Clustrix uses the Paxos consistency protocol that requires participants of a transaction to include the originating node, three logging nodes, and the nodes where data is stored (a single node may serve multiple functions in a given transaction). This means the communication overhead for full table scans is quite high, whereas the simple point selects and updates that make up the majority of applications have a constant overhead. OLAP transactions compute partial aggregates on the node where the data is located and therefore don’t suffer from high overhead. Range operations without aggregates are expensive, and applications that make heavy use of them are probably not well suited to Clustrix.
When we talk about consistency, we’re usually referring to ensuring that relational constraints such as foreign keys are enforced properly. Clustrix implements foreign keys as triggers, which are evaluated at commit time. Big range UPDATE and DELETE operations can hurt our performance due to locking (and the aforementioned communication overhead), but these operations are not common in most applications.
The other part of consistency in a distributed system is maintaining a quorum via the Paxos Consensus Protocol, which ensures that only clusters with the majority of the known nodes are able to take writes. In the event of multiple node failures, it’s possible for a cluster to have quorum and still have missing data if all replicas for a slice are unreachable; transactions that access these slices will fail so long as this condition exists.
Clustrix provides MVCC isolation at the container level. Our atomicity guarantees that all applicable replicas receive a particular write before we report the transaction committed. This, for the most part, reduces the isolation problem to what you’d have in the non-clustered case.

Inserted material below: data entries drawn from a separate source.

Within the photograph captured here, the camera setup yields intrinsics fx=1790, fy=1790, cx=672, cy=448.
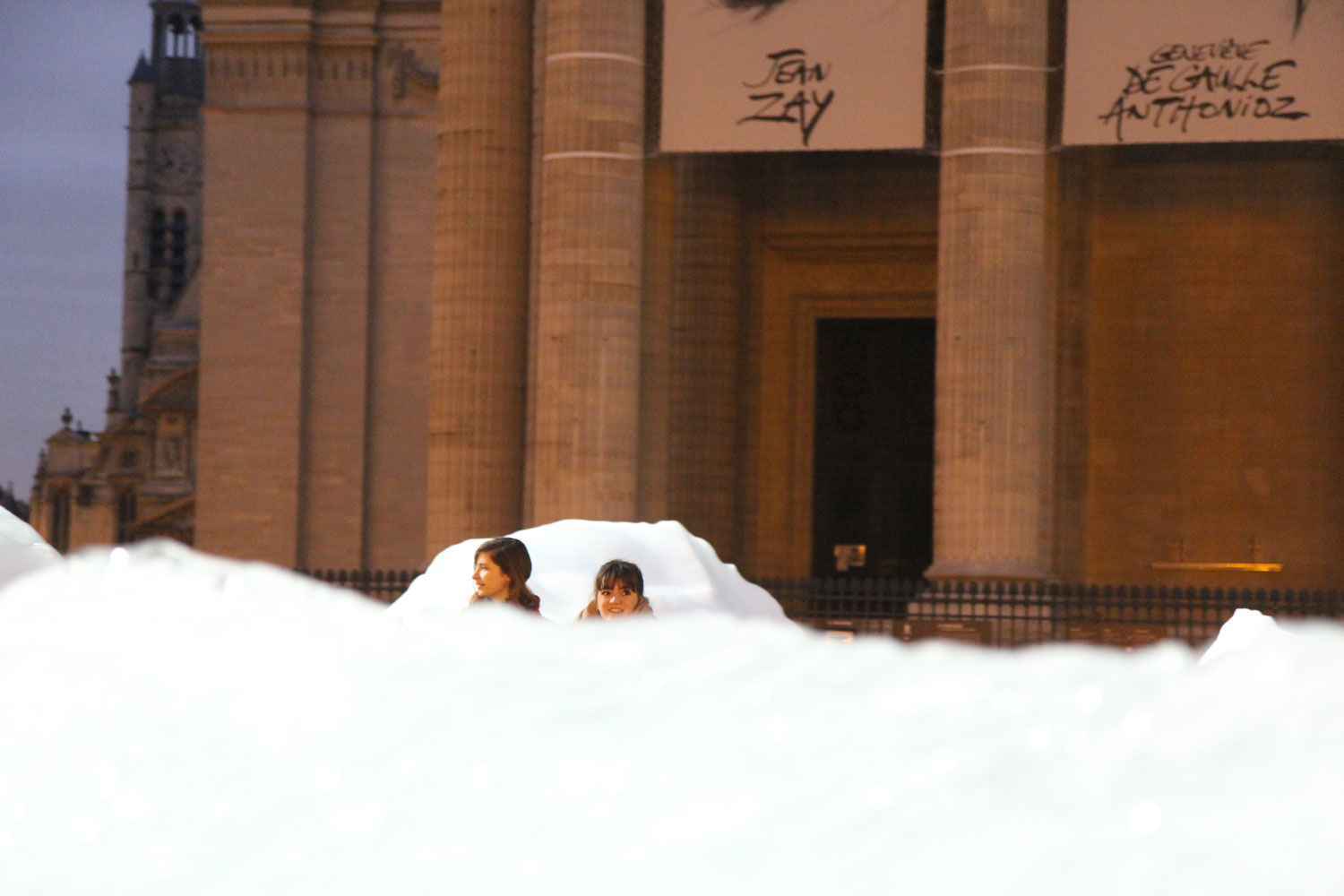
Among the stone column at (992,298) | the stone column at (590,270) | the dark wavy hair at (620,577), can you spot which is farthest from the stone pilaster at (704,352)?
the dark wavy hair at (620,577)

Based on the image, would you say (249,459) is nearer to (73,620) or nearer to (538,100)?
(538,100)

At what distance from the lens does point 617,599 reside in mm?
5914

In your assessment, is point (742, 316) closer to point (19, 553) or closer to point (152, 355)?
point (19, 553)

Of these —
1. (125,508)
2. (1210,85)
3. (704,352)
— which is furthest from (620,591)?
(125,508)

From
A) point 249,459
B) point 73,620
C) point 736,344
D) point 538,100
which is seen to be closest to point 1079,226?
point 736,344

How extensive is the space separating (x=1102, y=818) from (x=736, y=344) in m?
23.9

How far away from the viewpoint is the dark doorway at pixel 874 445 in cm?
2548

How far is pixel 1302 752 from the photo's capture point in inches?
29.6

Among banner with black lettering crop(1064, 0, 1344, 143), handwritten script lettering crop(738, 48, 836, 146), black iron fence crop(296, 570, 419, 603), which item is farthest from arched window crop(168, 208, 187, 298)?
banner with black lettering crop(1064, 0, 1344, 143)

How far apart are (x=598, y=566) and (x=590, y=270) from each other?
39.6 ft

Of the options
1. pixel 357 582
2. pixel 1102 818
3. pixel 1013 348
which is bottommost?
pixel 357 582

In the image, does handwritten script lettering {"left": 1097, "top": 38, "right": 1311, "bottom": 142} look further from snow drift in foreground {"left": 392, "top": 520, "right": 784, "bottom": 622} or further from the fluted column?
snow drift in foreground {"left": 392, "top": 520, "right": 784, "bottom": 622}

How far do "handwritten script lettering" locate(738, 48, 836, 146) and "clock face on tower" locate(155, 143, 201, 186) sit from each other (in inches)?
2459

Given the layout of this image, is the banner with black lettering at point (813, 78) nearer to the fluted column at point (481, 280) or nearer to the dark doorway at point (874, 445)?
the fluted column at point (481, 280)
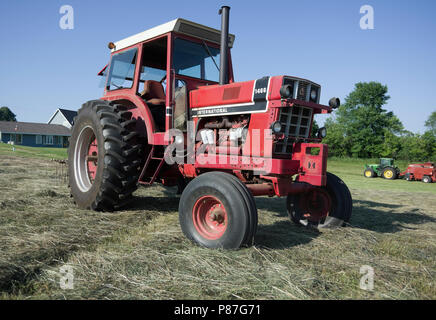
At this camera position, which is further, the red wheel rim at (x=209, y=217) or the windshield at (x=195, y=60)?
the windshield at (x=195, y=60)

The durability guarantee provided by Clustrix includes normal write ahead logging (WAL) as well as replication of relational data within the cluster. The appliance version of the Clustrix SQL relational database has an NVRAM card for storing the WAL, whereas a lot of single instance databases will improve the performance of their WALs by checkpointing at intervals instead of at each commit. This approach is problematic in a distributed system because it makes ‘replay to where?’ a complicated question. We sidestep this in the appliance by providing a hard durability guarantee.
So What are the Trade-Offs?
What does Clustrix give up to be a distributed system? The answer to this question depends pretty heavily on the application and its implementation details. For example, a primarily OLTP workload may have additional single query latency even as the cluster’s throughput scales nicely. That extra latency could go unnoticed or be a real deal breaker, depending on the application.
The simplest non-trivial queries on Clustrix, point selects, execute in three program fragments requiring two communication hops. On the appliance, this communication is via Infiniband (7us latency), so the majority of the induced latency will be marshaling messages to send. In AWS, the inter-node latency is much higher – in the 5-600us range – and therefore plays a much bigger role (1ms for communication latency alone). OLAP queries are much harder to estimate because Clustrix’s parallelism serves to reduce latency of these queries while the communication overhead from join operations increases it. In general, our customers find that their OLAP queries run with significantly less latency on Clustrix, but it’s hard to quantify that difference.